When the sage says, "The unexamined life is not worth living," I can google it and learn what others have thought he means. One man wrote that "Socrates believed that the purpose of human life was personal and spiritual growth." The fact that I have thought about this phrase since at least 1969 when I took my first philosophy classes means that I have been part of the philosophical question for many decades. People still ponder what Socrates said, and he died in 399 BCE.

When the poet says, "If you can keep your head when all about you / Are losing theirs and blaming it on you," consider it a conversation and think about how you would respond. (See the whole poem by Rudyard Kipling below.)

When the storyteller says, "Once upon a time there were three bears who lived in a house," he isn't being literal, but suggesting the child consider the idea of "too hot, too cold, and just right" or "too big, too little, just right." And the storyteller is also telling children it's wrong to eat someone else's porridge and break someone else's chair by sitting in it.

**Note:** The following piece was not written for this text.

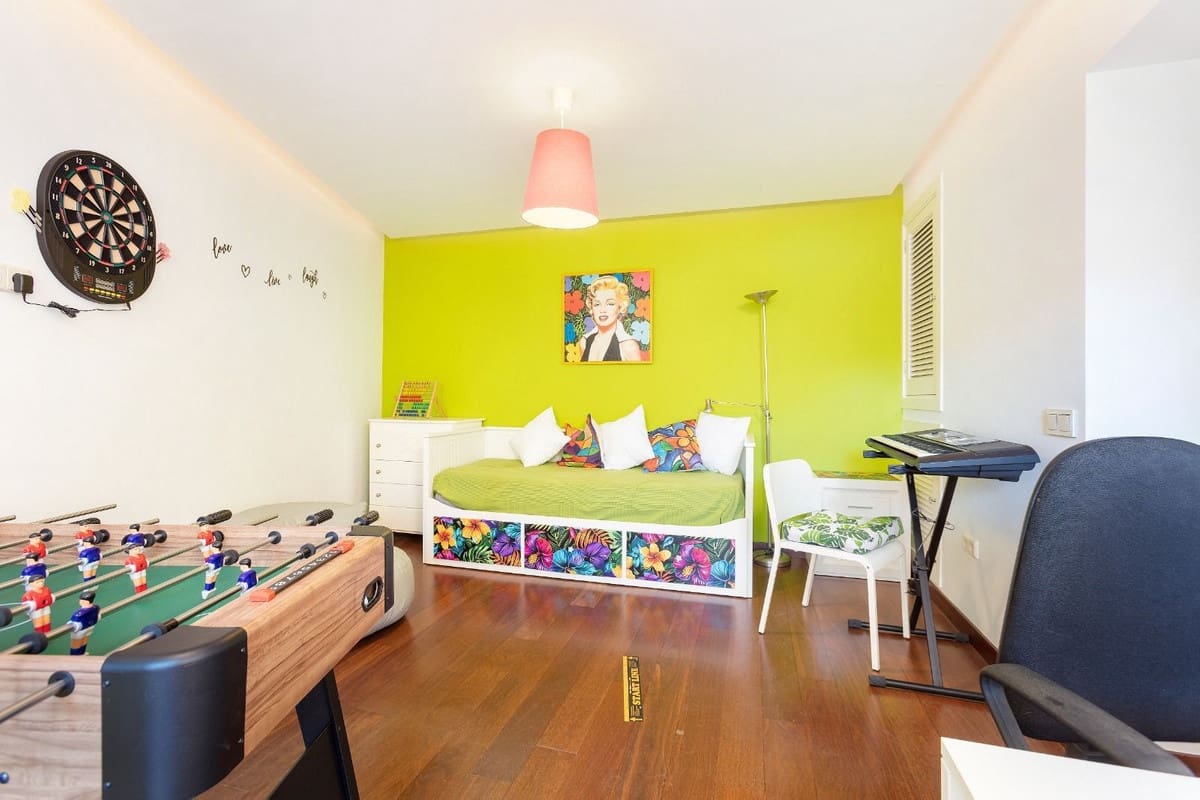 4 soverom Kjedet enebolig til salgs i Riviera del Sol med svømmebasseng garasje - € 495 000 (Ref: 9549801)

When the psalmist says, "The Lord is my shepherd," he isn't saying we're as stupid as sheep, but that we should follow the shepherd. We are not in this alone, but are part of a group and staying together makes everything better for all of us. That's ALL of us, not just the humans.

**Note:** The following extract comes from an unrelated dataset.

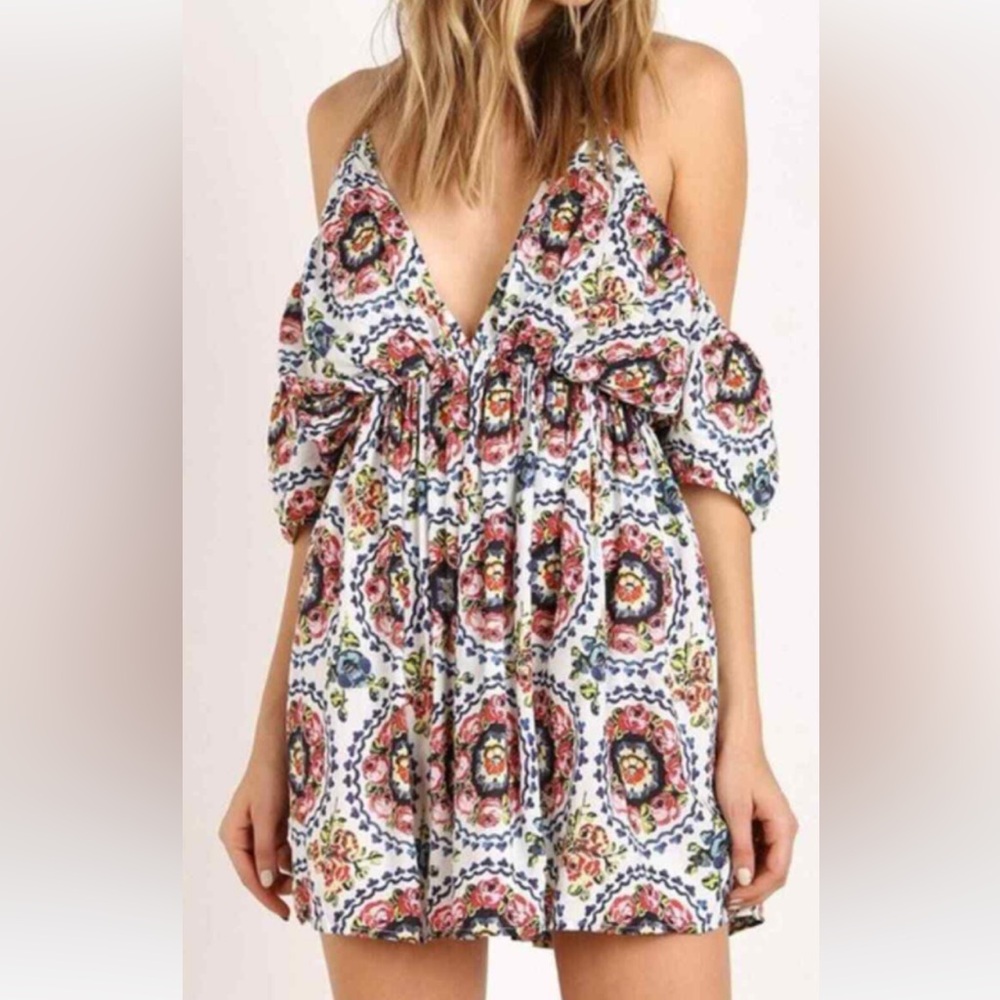 The Jetset Diaries Bella cold shoulder floral dress size Small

(continued in the next comment)

Bonnie Jacobs said...

I included in my notes a photo of a forlorn baby chimp slumped against a wall with the back of one hand across his little face. The words on it said, "We have enslaved the rest of the animal creation and have treated our distant cousins in fur and feathers so badly that beyond doubt, if they were able to formulate a religion, they would depict the Devil in human form." – William Ralph Inge

If—
by Rudyard Kipling

If you can keep your head when all about you
Are losing theirs and blaming it on you,
If you can trust yourself when all men doubt you,
But make allowance for their doubting too;
If you can wait and not be tired by waiting,
Or being lied about, don’t deal in lies,
Or being hated, don’t give way to hating,
And yet don’t look too good, nor talk too wise:
If you can dream—and not make dreams your master;
If you can think—and not make thoughts your aim;
If you can meet with Triumph and Disaster
And treat those two impostors just the same;
If you can bear to hear the truth you’ve spoken
Twisted by knaves to make a trap for fools,
Or watch the things you gave your life to, broken,
And stoop and build ’em up with worn-out tools:
If you can make one heap of all your winnings
And risk it on one turn of pitch-and-toss,
And lose, and start again at your beginnings
And never breathe a word about your loss;
If you can force your heart and nerve and sinew
To serve your turn long after they are gone,
And so hold on when there is nothing in you
Except the Will which says to them: ‘Hold on!’
If you can talk with crowds and keep your virtue,
Or walk with Kings—nor lose the common touch,
If neither foes nor loving friends can hurt you,
If all men count with you, but none too much;
If you can fill the unforgiving minute
With sixty seconds’ worth of distance run,
Yours is the Earth and everything that’s in it,
And—which is more—you’ll be a Man, my son!

(Okay, this is no longer politically correct, but I still like the poem.)